→ Items from a data source:
%%
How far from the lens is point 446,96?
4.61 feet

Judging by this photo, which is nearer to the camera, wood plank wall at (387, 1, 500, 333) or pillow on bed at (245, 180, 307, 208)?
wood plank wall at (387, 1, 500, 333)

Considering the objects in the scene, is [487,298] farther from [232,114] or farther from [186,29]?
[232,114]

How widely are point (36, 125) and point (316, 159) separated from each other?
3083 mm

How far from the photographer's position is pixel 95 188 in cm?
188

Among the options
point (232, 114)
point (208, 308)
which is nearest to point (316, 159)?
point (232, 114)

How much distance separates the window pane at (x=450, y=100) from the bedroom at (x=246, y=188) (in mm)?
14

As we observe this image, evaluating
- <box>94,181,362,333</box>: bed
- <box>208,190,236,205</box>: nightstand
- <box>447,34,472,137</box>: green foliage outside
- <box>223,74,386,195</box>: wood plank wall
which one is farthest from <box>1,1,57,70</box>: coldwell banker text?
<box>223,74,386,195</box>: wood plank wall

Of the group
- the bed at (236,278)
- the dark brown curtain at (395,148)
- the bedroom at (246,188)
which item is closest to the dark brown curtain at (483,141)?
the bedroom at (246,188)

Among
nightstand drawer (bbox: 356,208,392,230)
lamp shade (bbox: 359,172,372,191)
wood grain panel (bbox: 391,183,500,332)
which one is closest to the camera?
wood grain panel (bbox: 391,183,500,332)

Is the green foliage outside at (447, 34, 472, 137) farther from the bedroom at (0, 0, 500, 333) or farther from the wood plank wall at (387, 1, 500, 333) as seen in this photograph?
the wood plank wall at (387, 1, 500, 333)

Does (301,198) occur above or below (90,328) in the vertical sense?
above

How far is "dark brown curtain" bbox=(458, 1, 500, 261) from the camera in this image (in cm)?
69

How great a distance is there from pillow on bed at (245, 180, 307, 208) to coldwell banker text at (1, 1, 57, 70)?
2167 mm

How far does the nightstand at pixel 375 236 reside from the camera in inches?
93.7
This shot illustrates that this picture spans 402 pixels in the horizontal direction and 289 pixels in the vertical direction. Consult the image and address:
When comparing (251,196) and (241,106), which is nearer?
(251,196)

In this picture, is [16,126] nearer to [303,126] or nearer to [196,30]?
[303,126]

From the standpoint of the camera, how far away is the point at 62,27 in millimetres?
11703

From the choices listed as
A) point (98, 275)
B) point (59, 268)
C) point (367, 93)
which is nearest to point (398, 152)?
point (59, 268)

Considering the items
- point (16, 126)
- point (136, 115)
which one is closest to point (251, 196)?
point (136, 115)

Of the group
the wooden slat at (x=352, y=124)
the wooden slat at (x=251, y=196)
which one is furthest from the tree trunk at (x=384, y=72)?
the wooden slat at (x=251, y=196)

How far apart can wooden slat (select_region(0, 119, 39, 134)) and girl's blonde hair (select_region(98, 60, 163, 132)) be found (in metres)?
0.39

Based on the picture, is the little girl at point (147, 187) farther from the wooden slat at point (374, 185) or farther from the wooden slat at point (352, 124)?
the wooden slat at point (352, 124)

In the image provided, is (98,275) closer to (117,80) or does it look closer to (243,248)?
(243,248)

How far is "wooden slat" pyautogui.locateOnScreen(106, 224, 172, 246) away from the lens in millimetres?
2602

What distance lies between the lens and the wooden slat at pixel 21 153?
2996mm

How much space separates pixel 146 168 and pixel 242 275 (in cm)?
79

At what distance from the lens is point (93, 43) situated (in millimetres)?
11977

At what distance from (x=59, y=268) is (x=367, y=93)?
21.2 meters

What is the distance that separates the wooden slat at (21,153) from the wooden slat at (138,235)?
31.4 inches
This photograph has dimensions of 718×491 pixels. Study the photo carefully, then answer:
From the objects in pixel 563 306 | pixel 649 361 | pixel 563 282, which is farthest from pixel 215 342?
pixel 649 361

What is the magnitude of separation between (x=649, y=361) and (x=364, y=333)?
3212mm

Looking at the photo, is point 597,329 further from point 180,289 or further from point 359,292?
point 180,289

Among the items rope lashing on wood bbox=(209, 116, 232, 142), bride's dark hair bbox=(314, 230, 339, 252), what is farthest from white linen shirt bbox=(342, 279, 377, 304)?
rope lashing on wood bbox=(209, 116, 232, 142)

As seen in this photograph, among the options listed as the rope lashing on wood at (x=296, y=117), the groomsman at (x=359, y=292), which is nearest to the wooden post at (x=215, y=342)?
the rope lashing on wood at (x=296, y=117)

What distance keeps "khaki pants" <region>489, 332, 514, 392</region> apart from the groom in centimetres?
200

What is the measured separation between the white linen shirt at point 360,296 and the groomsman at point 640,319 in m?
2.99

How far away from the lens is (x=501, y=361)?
%%
Revise the lines between the one containing "At what distance from the" and the one containing "31.4 inches", inclusive, so that "wooden slat" becomes "wooden board" and nothing else changes.

At what distance from the lens is point (93, 43) situated (in millimetres)?
11977

At what distance from (x=59, y=268) is (x=367, y=93)?
21.2 meters

What is the distance that separates the wooden board at (21,153) from the wooden board at (138,235)?
31.4 inches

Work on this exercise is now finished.